Руки дрожат от лёгкого ветра и недавнего приступа, и он всё никак не может поджечь эту сигарету, всё никак не может ощутить себя вновь живым. Арсений мягко берёт его руку в свою ладонь и поджигает краешек бумаги. Но даже после этого не отпускает руку Антона. — Ты же совсем не рад, что я уезжаю? — вдруг произносит Арс в этой гнетущей прохладной тишине. И Антону остаётся только поджать губы и медленно выдохнуть дым, который успел скопиться в его израненном и без того организме. Он не глядит в сторону Арсения, только на их руки, которые смотрятся ужасно неправильно вместе. Рука Арсения тонкая, изящная, с многочисленными родинками, немного загорелая и такая живая. Она никак не смотрится с окоченевшей серой рукой Антона, увешанной грудой металла, где вместо родинок на тонкой коже лишь мелкие следы катетера. — Это так очевидно? — хмыкает Антон, ещё сильнее затягиваясь.«Was it obvious to everybody else? That I'd fallen for a lie You were never on my side»
Арсений крепче сжимает руку Антона и тоже закуривает сигарету. И сейчас они смотрятся так правильно в этом свете луны, словно два мотылька, ищущие тепло, но друг в друге. — Я приеду через два месяца на твой день рождения. Что бы ты хотел получить в подарок? — еле слышно произносит Арс. — Я не особо хорош в сюрпризах, поэтому, может быть, есть что-то, чего тебе не хватает? Антон почти смеётся. Он уверен, что ему осталось не больше месяца, но Арсению он никогда об этом не скажет, чтобы тот не расстроился, чтобы хотя бы у него была надежда.«Fool me once, fool me twice»
И он будет ему врать до последнего, чтобы этот фонарик, к которому Антон стремится, не перегорел, чтобы и дальше сиял. — Нарисуй мне Питер, — последнее, что произнёс в этот вечер Антон. И Арсений готов исполнить его мечту. Он ещё долго говорит о переезде и новом этапе жизни, но Антон уже его почти не слушает, только мерный звук обратного отсчёта в его голове, и больше ничего.***
Что же происходит с мотыльками, что они идут на осознанную гибель?

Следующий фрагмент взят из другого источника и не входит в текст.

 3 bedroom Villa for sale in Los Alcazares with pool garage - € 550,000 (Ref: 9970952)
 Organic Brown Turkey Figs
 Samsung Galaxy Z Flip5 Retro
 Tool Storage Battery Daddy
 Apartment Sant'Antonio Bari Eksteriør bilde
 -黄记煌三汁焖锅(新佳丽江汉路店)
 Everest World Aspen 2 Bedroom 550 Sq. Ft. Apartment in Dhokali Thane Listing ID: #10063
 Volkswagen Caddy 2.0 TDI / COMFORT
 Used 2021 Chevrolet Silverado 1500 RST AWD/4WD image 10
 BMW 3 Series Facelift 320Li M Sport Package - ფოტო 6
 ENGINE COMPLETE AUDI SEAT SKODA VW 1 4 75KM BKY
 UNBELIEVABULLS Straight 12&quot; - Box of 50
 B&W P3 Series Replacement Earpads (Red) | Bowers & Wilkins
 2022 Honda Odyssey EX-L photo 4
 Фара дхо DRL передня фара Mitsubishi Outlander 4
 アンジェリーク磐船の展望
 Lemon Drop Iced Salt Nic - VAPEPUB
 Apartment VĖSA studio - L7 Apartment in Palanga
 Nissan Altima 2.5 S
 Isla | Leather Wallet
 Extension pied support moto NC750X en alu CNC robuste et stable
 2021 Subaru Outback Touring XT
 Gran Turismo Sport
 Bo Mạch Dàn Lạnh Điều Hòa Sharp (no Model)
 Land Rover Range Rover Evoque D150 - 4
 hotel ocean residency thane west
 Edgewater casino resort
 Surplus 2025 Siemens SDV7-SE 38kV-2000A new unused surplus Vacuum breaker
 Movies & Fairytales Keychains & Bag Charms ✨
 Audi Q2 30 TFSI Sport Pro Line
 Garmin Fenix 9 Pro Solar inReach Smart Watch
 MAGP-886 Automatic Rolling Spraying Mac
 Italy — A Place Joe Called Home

Почему они не могут обойти этот коварный свет, который беспощадно сжигает их тонкие крылышки? К сожалению, эволюция их коснулась меньше всего, и они вынуждены слепо верить этому теплу, которого им так не хватает, они стремятся насытиться им и сгорают. Как горит Антон от внимания Арсения, которого ему так не хватает. Арсений приезжает 19 апреля, как и обещал. Он мчится сквозь толпу на вокзале, через общественный транспорт и редкие лужи, которые появились после подтаявшего снега. Но он ещё не знает, что ровно неделю назад палата 23 опустела, что парню, лежащему в ней, никогда больше не исполнится двадцать один, что тёплые руки никогда не согреют окоченевшие, что лампа на подоконнике не загорится и мотыльки не слетятся на свет. И в работах голубоглазого мальчика больше никогда не появится свет, лишь холод и серость питерских улиц. И жизнь его уже не будет прежней. И всё же, почему погибают мотыльки, летя на свет в объятья смерти?